Reproduce the rows below character for character, starting with the first row and ending with the row that contains "Miloš Kaňka Sbírka", both included.

# Input material
----

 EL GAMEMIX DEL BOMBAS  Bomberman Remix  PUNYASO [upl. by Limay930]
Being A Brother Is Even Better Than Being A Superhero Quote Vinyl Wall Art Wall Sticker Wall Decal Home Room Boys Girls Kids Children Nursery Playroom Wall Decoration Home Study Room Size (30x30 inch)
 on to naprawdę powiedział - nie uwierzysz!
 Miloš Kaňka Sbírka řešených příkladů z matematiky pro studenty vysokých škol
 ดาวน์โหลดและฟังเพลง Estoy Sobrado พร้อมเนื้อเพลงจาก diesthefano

----

# Task response
 EL GAMEMIX DEL BOMBAS  Bomberman Remix  PUNYASO [upl. by Limay930]
Being A Brother Is Even Better Than Being A Superhero Quote Vinyl Wall Art Wall Sticker Wall Decal Home Room Boys Girls Kids Children Nursery Playroom Wall Decoration Home Study Room Size (30x30 inch)
 on to naprawdę powiedział - nie uwierzysz!
 Miloš Kaňka Sbírka řešených příkladů z matematiky pro studenty vysokých škol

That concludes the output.